Sí, Hitman, laminado por lo más parecido a una furia bíblica, se entregaba impotente al deglutir de la lona resinada. Pocas veces en la vida pueden disfrutarse batallas como aquella pero, ¡demonios!, cuando estallan uno siente que ha contemplado historia viva y palpitante del boxeo.
John Mugabi pertenecía a esa estirpe generosa de púgiles estrella que ven su fulgor eclipsado por una supernova. Medalla de plata en las olimpiadas de Moscú y con un record de veinticinco victorias que se contaban con veinticinco fueras de combate, había ganado con honores el apelativo “La Bestia”.
Ni Hagler, ni Monzón, ni Ray Sugar Robinson alcanzaron el calibre destructor de Mugabi, que firmaría su retirada con 42 victorias, 39 por la vía del cloroformo. Y probablemente ningún peso medio anterior o posterior igualaría la pegada de este ugandés de acero.
Aquella velada, Hagler quebró a su rival en el undécimo round. Pero si examinamos los terribles golpes encajados por el divino calvo y el esfuerzo mitológico derrochado, no dudaremos: aquella pelea pasó factura. De hecho Hagler encajaría algunos trallazos tan secos, duros y precisos que su expresión clamaba a gritos: “¡Dios mío! ¿Cómo puede alguien golpear así?”. No en vano, esa misma noche anunciaría su retirada. Pero entonces el destino le lanzó un guiño traicionero…
Durante años, Hagler anheló encerrarse en el ring con Ray Sugar Leonard. Niño mimado de los medios y los promotores, había recibido suculentas bolsas y atenciones por combates menos fragorosos y meritorios que los de Hagler. A éste le escocía el trato desigual. Vaya, podría espetarse que Marvelous “tenía muchas ganas a ese niñato”.
Por su parte, Leonard dejó transcurrir el momento de esplendor de Hagler y entonces, solo entonces, urdió la pelea. Varios millones de dólares subyugaron cualquier renuencia y hasta permitieron imponer unas condiciones perjudiciales para el de Filadelfia: el cuadrilátero será más amplio de lo habitual y el combate se pactará a doce asaltos y no a quince. Huelga explicar que aquellas estipulaciones perjudicaban notablemente a Marvin Hagler.
Han transcurrido treinta años y aún queman los rescoldos de la polémica victoria de Leonard. Aunque probablemente, aquella no fue la mejor noche de Hagler quien se desgañitó gritando a su contendiente: Show down, little bich, fight like a man (Para de una vez, putita, y pelea como los hombres).

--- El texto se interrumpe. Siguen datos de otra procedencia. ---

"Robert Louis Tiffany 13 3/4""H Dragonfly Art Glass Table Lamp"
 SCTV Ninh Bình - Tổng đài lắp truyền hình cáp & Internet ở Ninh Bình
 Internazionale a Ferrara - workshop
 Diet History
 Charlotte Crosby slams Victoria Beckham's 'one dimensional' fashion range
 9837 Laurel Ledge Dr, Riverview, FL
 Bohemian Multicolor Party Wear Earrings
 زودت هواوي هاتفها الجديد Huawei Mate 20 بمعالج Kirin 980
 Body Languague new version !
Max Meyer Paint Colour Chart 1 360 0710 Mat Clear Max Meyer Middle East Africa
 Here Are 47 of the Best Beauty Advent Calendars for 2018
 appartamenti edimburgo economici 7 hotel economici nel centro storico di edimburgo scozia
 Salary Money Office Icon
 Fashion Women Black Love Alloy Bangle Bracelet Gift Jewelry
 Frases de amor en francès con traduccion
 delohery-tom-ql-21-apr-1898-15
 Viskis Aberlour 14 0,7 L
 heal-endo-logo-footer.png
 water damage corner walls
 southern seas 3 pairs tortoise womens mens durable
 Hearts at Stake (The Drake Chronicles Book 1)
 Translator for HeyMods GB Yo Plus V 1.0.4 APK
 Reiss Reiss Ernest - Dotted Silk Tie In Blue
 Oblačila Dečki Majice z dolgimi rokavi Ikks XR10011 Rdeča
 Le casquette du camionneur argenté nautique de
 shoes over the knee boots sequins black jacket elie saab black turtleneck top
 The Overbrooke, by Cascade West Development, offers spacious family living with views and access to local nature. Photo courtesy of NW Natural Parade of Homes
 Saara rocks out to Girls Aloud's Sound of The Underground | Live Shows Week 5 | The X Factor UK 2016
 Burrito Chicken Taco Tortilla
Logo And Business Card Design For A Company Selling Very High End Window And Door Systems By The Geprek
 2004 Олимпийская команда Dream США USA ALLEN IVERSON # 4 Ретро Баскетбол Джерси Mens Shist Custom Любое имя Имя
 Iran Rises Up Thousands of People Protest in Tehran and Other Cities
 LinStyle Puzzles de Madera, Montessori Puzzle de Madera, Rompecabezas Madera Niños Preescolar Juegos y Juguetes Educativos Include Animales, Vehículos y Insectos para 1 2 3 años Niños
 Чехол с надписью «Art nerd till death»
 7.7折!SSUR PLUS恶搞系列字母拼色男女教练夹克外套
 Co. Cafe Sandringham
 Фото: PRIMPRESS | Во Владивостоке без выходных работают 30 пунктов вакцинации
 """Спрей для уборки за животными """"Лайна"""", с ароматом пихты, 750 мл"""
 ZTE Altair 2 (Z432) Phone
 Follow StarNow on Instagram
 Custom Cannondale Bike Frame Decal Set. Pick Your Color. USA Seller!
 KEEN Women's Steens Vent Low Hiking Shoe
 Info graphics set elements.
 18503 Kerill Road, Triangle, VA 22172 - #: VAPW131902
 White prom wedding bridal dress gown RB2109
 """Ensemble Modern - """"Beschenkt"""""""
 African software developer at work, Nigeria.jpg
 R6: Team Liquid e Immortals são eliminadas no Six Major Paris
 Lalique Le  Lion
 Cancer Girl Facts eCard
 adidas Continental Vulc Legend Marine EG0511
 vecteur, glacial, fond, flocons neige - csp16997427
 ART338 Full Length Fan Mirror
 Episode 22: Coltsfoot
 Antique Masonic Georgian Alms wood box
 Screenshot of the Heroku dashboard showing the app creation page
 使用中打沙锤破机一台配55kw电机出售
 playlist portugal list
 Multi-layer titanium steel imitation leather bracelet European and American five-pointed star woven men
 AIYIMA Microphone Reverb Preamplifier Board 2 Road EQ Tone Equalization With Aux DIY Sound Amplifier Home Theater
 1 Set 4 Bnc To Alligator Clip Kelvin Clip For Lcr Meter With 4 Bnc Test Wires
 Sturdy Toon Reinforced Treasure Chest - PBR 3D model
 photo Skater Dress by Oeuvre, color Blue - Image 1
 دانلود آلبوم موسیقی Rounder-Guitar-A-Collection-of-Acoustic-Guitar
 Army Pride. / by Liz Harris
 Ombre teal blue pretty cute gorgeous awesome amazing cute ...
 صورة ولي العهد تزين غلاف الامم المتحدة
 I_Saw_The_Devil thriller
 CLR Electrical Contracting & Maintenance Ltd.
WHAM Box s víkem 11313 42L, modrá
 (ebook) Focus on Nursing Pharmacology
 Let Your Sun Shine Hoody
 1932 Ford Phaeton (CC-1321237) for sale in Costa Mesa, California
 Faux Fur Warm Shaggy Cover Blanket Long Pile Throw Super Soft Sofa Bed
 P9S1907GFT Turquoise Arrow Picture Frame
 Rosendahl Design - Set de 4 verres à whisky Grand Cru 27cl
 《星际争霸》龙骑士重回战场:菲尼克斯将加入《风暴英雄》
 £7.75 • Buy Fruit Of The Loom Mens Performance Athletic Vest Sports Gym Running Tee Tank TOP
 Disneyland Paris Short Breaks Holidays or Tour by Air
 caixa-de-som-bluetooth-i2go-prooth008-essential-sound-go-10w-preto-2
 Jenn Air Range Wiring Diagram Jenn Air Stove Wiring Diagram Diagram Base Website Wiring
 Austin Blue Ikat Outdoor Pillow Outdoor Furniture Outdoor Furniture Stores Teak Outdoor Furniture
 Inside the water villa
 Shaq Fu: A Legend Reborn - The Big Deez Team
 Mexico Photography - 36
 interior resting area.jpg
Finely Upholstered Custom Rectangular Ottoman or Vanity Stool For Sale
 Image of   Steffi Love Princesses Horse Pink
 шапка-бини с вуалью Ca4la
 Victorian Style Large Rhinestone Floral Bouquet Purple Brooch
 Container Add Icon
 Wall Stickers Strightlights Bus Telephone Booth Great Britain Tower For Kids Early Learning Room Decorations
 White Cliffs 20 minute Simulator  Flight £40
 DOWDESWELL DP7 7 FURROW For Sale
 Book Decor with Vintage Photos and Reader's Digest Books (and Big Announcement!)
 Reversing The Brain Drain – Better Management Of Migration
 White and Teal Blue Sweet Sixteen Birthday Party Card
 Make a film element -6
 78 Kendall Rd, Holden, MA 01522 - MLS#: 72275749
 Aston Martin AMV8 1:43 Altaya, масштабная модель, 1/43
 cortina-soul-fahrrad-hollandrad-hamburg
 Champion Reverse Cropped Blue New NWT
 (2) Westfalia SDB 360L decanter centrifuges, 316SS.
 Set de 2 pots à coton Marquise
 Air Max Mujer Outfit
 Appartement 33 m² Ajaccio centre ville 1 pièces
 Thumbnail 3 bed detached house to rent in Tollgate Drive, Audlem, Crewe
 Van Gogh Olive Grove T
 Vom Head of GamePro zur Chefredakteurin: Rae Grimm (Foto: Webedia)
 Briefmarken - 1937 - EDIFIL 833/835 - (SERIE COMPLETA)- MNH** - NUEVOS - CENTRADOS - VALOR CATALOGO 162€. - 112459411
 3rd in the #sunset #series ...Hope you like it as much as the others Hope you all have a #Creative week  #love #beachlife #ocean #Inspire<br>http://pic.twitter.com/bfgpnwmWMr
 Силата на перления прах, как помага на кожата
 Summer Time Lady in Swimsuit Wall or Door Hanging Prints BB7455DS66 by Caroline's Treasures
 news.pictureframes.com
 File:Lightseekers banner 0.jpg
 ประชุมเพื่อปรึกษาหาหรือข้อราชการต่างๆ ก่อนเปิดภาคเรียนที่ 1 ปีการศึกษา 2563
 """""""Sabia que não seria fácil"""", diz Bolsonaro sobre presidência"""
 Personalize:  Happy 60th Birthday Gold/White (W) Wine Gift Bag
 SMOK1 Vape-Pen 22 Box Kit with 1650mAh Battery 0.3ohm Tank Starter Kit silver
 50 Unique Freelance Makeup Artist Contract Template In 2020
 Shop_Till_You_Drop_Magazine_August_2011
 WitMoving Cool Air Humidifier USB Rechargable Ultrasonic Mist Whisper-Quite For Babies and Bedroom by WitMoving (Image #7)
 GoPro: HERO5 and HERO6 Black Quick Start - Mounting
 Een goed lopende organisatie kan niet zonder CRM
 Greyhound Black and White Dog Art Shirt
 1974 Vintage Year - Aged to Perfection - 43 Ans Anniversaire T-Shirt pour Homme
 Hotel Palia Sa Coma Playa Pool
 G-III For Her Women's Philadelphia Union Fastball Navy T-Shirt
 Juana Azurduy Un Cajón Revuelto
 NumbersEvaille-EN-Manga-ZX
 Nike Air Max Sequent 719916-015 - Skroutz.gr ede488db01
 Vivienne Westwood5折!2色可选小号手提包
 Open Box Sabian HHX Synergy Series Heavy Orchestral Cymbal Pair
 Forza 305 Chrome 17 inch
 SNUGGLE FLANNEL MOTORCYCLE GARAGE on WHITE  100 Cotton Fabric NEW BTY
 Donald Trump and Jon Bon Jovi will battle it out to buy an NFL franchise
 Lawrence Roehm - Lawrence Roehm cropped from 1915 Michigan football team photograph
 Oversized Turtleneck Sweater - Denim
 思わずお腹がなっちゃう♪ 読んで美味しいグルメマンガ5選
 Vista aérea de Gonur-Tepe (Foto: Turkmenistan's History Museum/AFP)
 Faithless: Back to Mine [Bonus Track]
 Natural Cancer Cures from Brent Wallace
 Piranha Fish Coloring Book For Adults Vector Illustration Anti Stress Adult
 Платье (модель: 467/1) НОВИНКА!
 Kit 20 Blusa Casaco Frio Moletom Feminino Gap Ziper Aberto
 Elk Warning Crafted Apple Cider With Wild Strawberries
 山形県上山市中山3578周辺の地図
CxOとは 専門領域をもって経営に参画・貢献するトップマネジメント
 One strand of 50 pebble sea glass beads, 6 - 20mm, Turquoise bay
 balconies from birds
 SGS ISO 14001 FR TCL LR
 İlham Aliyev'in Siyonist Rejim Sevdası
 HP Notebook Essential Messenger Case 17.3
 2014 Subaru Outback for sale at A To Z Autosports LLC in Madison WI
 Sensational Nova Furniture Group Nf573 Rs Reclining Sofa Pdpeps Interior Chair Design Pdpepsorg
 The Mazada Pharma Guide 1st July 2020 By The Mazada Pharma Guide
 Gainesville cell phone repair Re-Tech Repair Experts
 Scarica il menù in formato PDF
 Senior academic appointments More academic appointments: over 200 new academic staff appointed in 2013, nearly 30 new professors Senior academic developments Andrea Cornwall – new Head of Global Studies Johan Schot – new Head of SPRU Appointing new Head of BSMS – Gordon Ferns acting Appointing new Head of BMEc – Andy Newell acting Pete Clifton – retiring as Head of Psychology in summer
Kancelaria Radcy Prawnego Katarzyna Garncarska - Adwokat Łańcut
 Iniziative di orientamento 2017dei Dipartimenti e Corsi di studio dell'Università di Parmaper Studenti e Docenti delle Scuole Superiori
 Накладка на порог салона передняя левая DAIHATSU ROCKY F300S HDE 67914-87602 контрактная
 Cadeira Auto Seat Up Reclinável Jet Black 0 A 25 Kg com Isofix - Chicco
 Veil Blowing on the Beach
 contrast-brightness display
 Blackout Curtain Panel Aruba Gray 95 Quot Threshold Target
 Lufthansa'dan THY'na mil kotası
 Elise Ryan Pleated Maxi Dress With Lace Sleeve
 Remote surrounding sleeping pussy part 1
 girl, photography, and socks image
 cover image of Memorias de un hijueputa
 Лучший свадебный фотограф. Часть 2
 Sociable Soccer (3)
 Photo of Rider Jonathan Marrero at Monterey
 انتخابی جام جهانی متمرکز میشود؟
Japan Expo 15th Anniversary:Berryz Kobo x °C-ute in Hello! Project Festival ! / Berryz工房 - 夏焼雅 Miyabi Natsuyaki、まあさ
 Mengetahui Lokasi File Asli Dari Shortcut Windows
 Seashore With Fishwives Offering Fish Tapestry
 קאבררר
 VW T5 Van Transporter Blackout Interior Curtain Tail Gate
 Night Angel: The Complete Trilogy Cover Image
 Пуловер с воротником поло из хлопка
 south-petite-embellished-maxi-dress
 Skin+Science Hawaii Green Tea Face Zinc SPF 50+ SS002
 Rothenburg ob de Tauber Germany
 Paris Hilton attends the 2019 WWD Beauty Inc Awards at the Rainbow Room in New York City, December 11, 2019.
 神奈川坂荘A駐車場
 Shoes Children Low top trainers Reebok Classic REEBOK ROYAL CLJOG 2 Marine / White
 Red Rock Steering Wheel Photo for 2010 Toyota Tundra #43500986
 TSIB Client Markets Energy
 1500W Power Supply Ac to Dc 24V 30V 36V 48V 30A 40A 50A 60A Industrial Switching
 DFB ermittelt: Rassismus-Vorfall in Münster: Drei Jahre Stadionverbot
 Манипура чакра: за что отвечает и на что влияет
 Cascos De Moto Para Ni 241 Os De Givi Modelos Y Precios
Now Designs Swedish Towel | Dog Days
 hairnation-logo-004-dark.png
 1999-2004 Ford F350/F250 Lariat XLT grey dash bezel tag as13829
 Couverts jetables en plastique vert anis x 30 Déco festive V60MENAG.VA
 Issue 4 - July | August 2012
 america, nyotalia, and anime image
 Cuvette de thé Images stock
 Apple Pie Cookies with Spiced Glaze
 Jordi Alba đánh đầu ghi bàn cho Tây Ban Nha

Aquel veredicto agrió la existencia de Hagler hasta el punto de inferir en su vida privada y detonar su divorcio. Rabioso, trastornado por un fallo que calificaba de latrocinio, exigió el desquite. Pero Leonard se cuidó mucho de volver a encerrarse con Marvelous, púgil que, a similitud de Joe Louis, machacaba a sus rivales en el segundo enfrentamiento. Las evasivas y perífrasis del púgil de Carolina del Norte, empujaron a Hagler al abandono definitivo del boxeo.
Muy hábilmente, Leonard esperaría tres largos años para ofrecer, ¡ahora sí!, la revancha a un Hagler retirado, avejentado y fuera de forma. Aunque las ganancias eran deslumbrantes, el guiño casquivano y subliminal de los Jack Dempsey, Joe Louis o Muhammad Alí, sin duda previnieron al Maravilloso sobre un ominoso retorno. “Nunca se vuelve”, suspiraba Archie Moore. ”Me ha alcanzado el tiempo”, musitaba un encanecido Alí en el abismo de su ocaso frente a Trevor Berbick.
Paradójicamente, años después, Leonard embarraría su aureola de gloria en retornos imposibles y aciagos… pero esa es otra historia Hoy, nos quedamos con la grandeza de Marvin Hagler, para muchos el mejor peso medio de todos los tiempos.